-- begin Source passage --

Friday, September 12, 2014

Did you bring enough housing for everybody?

When I was a kid, one of the things the teachers told us was that if you bring snacks or candy, you have to bring enough for everyone. If you don't, it winds up going mostly to your friends and excluding a lot of kids, which isn't fair.

I realized recently that this also applies to people who want to keep rents down through rent controls, not increasing the supply, like Tom Angotti:

At bottom, developers typically argue, the housing problem is all about supply and demand. Let us increase the supply, they say, and there will be more housing to go around for all. This, not rent regulation, will keep rents from rising. That’s good old trickle-down economics, which never works. Indeed, we’ve just come through a couple of decades in which the total housing supply has grown dramatically, and so have rents, but there was also a huge loss of low-rent housing. Over the last 20 years almost 250,000 units of rental housing were deregulated.

I want to give Angotti props for two things: unlike many rent control advocates, Angotti actually listens to people who advocate increasing the supply, and he takes the time to write an articulate response. So even though I'm criticizing his arguments, the same criticism is even more true of other people's arguments.

First of all, one sorta-valid question that Angotti raises: if total housing supply has increased (I don’t have the figures, but I’ll assume that it’s true), and rents have also increased, doesn’t that falsify the supply-side argument?

Well, no, because Angotti’s representation of "what developers typically argue" is inaccurate. I honestly don’t know what developers typically argue, because I’m not one and I don’t spend much time listening to them. But if the problem is all about supply and demand, then Angotti left out the demand side. A fairer statement of the argument would be "Let us increase the supply to match the demand, and there will be enough housing to go around for all."

-- end Source passage --
-- begin Dataset excerpts --

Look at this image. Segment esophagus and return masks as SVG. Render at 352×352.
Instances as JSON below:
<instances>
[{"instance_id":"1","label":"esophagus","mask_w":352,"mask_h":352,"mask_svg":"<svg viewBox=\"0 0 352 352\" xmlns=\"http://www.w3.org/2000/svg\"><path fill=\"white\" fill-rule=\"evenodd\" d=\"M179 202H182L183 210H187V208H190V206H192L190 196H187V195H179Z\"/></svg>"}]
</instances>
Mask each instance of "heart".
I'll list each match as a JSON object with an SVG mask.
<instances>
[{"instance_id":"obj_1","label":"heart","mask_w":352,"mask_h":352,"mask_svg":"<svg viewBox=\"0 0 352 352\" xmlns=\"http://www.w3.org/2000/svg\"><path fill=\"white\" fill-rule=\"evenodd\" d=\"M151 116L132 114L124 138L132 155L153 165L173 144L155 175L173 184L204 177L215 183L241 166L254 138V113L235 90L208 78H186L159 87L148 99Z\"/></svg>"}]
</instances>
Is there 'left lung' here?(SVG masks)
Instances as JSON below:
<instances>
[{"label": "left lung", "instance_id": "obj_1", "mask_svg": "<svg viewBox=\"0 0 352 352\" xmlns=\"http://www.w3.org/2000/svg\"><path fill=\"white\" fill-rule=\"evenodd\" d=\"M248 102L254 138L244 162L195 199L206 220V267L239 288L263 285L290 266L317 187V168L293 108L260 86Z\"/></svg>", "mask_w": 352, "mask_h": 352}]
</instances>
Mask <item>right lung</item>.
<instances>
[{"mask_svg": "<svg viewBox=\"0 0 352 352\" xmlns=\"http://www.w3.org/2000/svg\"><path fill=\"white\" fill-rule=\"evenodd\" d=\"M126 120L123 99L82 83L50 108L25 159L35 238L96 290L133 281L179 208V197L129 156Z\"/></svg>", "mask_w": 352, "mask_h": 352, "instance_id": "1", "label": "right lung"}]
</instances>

-- end Dataset excerpts --
-- begin Dataset excerpts --

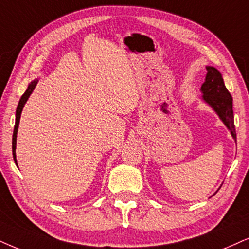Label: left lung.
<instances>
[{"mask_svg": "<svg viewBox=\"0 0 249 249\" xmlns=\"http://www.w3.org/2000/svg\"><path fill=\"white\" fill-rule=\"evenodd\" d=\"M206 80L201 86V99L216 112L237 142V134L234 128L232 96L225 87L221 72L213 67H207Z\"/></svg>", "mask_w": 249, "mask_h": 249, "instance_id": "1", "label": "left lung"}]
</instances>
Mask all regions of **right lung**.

-- end Dataset excerpts --

→ Your objective
Proceed with the passage on housing supply and rent control, picking up after its final sentence. These rows were drawn from a different source than the passage above.

→ Exercise answer
If we phrase the proposal this way, we have to look at demand, and all signs point to a huge increase in the demand for New York’s walkable urban spaces and its well-paying jobs. But Angotti does not want to look at demand. Instead, he shrugs it off as a “speculative real estate fever.” He acknowledges that “the plan claims the city’s population is bound to increase in the next decade,” but argues, bizarrely, that the projected increase is not based on evidence of real demand but of demand induced by “the development of smaller housing units.” That is all he says about the demand side.

To people who currently rent in the city, Angotti’s blustering about "gentrification" and displacement may be comforting, but for me it rings hollow. I’m a fourth-generation New Yorker, but after college (two decades ago, which is as far back as Angotti goes in his piece), I couldn’t afford to live in the neighborhood I knew best, the Upper West Side. Even now, with a solidly middle-class family income, four of the neighborhoods that my family has called home are now out of my range.

Things might have been different if my parents had not done the back-to-the-land thing in the seventies. They might have been different if, when I spent a few years to go to school in another state, I had played the illegal sublet game instead of giving up my rent-stabilized apartment. They might have been different if one of my family members had gotten a bigger apartment for me to illegally inherit when he died. But as it is, my family has given up several rent-regulated apartments, and I am displaced, one of the victims that Angotti and his fellow rent-regulation advocates cry for, and the Upper West Side community is poorer because the studio I inherited there was too small for my family.

Except that I’m not one of the victims that Angotti cries for. My family didn’t live in any of these places for "decades and generations," but instead migrated around the metropolitan area, chasing dreams of suburban comfort, rustic peace and creative success across the generations. Because we left our rent-regulated apartments semi-voluntarily, I don’t count as one of Angotti's displaced. I have no right of return.

You know who else doesn’t matter in the world of the rent-regulation advocates? Immigrants from other countries, looking for cheap places to settle in the U.S. The talented and ambitious from other parts of the country, looking to make it in New York. The queer and the weird and the non-conforming, chased out of their tight-knit communities in small towns and suburbs. Anyone who wants to live without a car and not be part of a small, oppressed minority.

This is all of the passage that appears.